**Page extract**
Browser History Extraction
Mobile browser data provides valuable evidence of web activity, searches, downloads, and login credentials. Each browser stores data in slightly different formats and locations.
Browser Data Locations
Chrome (Android)
/data/data/com.android.chrome/app_chrome/Default/
History, Cookies, Login Data, Web Data
Safari (iOS)
/private/var/mobile/Library/Safari/
History.db, Bookmarks.db, BrowserState.db
Firefox (Android)
/data/data/org.mozilla.firefox/databases/
browser.db, permissions.sqlite
Samsung Internet
/data/data/com.sec.android.app.sbrowser/databases/
history.db, bookmarks.db
Chrome History Analysis
-- Extract browsing history with visit count
SELECT
u.url,
u.title,
datetime(v.visit_time/1000000-11644473600, 'unixepoch') AS visit_time,
u.visit_count,
v.transition
FROM urls u
JOIN visits v ON u.id = v.url
ORDER BY v.visit_time DESC;
-- Extract search terms
SELECT
term,
url_id
FROM keyword_search_terms
ORDER BY url_id DESC;
-- Extract downloads
SELECT
target_path,
tab_url,
datetime(start_time/1000000-11644473600, 'unixepoch') AS download_time,
total_bytes
FROM downloads;
Location Data Analysis
Mobile devices continuously collect location data through GPS, cell towers, and WiFi networks. This data is stored by both the operating system and individual applications.
Location Data Sources
| Source | Location (Android) | Data Stored |
|---|---|---|
| Google Location History | /data/data/com.google.android.gms/ | GPS coordinates, timestamps, activity type |
| Google Maps | /data/data/com.google.android.apps.maps/ | Search history, saved places, directions |
| Photos EXIF | /data/media/0/DCIM/ | GPS coordinates embedded in images |
| WiFi Networks | /data/misc/wifi/ | SSID, BSSID (can be geolocated) |
| Cell Towers (SIM) | LOCI on SIM card | LAC, Cell ID of last connection |
iOS Location Databases
# Significant Locations (requires encryption key)

**What to work on**
Answer these questions about the page extract, each on its own line:
(a) In which directory does Safari on iOS store its data?
(b) Which table does the query for extracting search terms read from?
(c) What data does the page extract list as stored for WiFi Networks?
Answer using only the page extract above.

**Data segment**
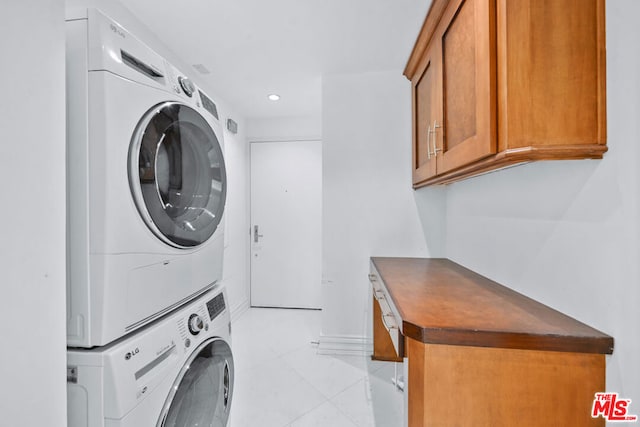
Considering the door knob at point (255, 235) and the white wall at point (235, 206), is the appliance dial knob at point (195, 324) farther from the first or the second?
the door knob at point (255, 235)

**Written answer**
(a) /private/var/mobile/Library/Safari/
(b) keyword_search_terms
(c) SSID and BSSID, which can be geolocated